RECORDS PROVIDED:
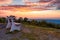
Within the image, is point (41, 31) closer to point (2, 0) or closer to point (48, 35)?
point (48, 35)

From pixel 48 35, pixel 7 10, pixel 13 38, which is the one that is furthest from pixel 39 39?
pixel 7 10

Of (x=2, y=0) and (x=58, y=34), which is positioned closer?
(x=58, y=34)

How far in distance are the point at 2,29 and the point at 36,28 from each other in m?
0.51

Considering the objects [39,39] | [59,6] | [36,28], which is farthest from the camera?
[59,6]

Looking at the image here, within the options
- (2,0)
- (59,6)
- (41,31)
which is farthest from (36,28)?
(2,0)

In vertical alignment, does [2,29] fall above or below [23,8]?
below

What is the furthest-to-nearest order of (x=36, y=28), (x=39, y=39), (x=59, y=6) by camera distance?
(x=59, y=6)
(x=36, y=28)
(x=39, y=39)

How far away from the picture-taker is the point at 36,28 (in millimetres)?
3211

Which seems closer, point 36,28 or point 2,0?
point 36,28

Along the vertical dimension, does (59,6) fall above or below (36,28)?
above

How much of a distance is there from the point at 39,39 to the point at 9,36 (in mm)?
429

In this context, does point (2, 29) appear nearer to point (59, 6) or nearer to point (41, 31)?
point (41, 31)

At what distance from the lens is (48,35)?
3039 mm

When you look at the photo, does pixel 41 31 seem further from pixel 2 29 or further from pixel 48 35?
pixel 2 29
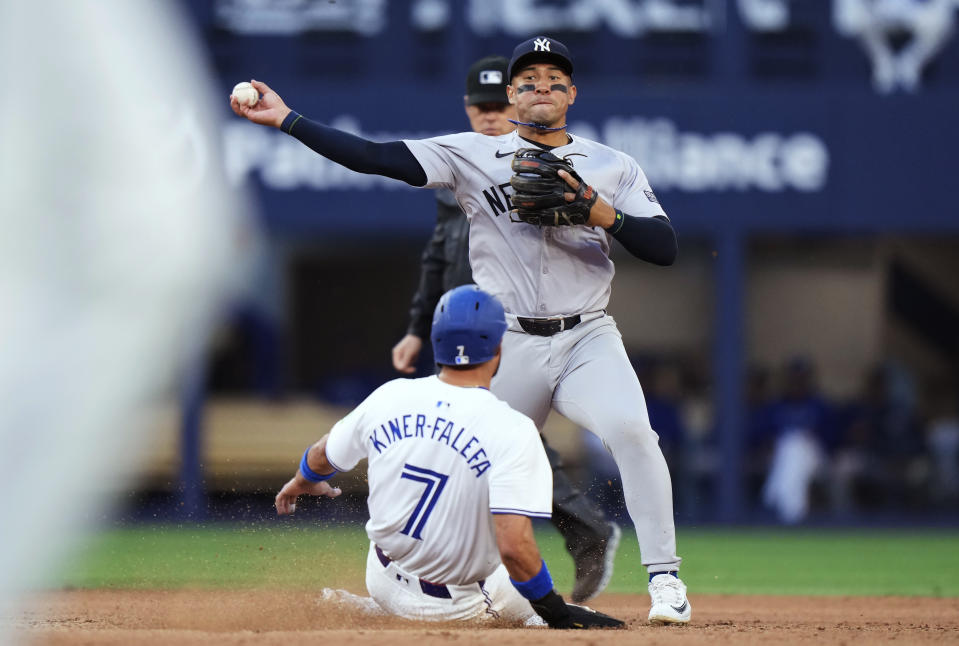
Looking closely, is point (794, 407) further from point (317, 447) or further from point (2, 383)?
point (317, 447)

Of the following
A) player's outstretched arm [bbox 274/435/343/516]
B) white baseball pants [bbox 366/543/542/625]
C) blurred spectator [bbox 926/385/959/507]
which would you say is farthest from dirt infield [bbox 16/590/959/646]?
blurred spectator [bbox 926/385/959/507]

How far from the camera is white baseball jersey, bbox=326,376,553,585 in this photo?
13.1ft

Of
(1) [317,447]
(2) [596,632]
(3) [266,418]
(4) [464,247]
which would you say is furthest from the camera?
(3) [266,418]

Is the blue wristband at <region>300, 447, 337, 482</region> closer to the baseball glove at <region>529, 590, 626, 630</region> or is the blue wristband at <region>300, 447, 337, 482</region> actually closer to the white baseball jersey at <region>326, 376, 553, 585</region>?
the white baseball jersey at <region>326, 376, 553, 585</region>

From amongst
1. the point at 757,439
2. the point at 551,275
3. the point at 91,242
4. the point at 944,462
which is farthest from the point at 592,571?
the point at 944,462

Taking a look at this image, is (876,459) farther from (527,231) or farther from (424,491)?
(424,491)

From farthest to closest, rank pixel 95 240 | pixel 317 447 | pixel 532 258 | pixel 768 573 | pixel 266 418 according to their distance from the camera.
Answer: pixel 266 418 < pixel 95 240 < pixel 768 573 < pixel 532 258 < pixel 317 447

WHAT YOU HAVE TO DO:
Extract precisely the lines beginning at the line containing "In this context, does" and ending at the last line of the entries above, exactly as written and with no pictures.

SOLUTION TO THIS PROBLEM:
In this context, does point (2, 29) appear nearer to point (59, 6) or nearer to point (41, 31)?
point (41, 31)

At what distance from the lens is (48,35)?
3039 mm

When you look at the photo, does pixel 41 31 seem further from pixel 2 29 or further from pixel 48 35?
pixel 2 29
Looking closely, is point (794, 407) further from point (317, 447) or further from point (2, 383)?
point (317, 447)

Of the following
A) player's outstretched arm [bbox 274/435/343/516]
B) white baseball pants [bbox 366/543/542/625]
C) blurred spectator [bbox 926/385/959/507]
which would you say is farthest from dirt infield [bbox 16/590/959/646]?
blurred spectator [bbox 926/385/959/507]

How far from the camera is white baseball jersey, bbox=326,376,553,585 in this photo?
13.1ft

Of
(1) [317,447]
(2) [596,632]
(3) [266,418]
(4) [464,247]
which would you say is furthest from the camera?
(3) [266,418]

Is the blue wristband at <region>300, 447, 337, 482</region> closer to the baseball glove at <region>529, 590, 626, 630</region> or is the blue wristband at <region>300, 447, 337, 482</region> actually closer to the white baseball jersey at <region>326, 376, 553, 585</region>?
the white baseball jersey at <region>326, 376, 553, 585</region>

From amongst
1. the point at 757,439
2. the point at 551,275
3. the point at 91,242
4. the point at 944,462
which is farthest from the point at 592,571?
the point at 944,462

Taking a look at this image, is (876,459) farther from (527,231) or farther from (424,491)?
(424,491)

From farthest to closest, rank pixel 95 240 | pixel 317 447 | pixel 532 258 | pixel 768 573 | pixel 266 418 according to their distance from the camera.
Answer: pixel 266 418 < pixel 95 240 < pixel 768 573 < pixel 532 258 < pixel 317 447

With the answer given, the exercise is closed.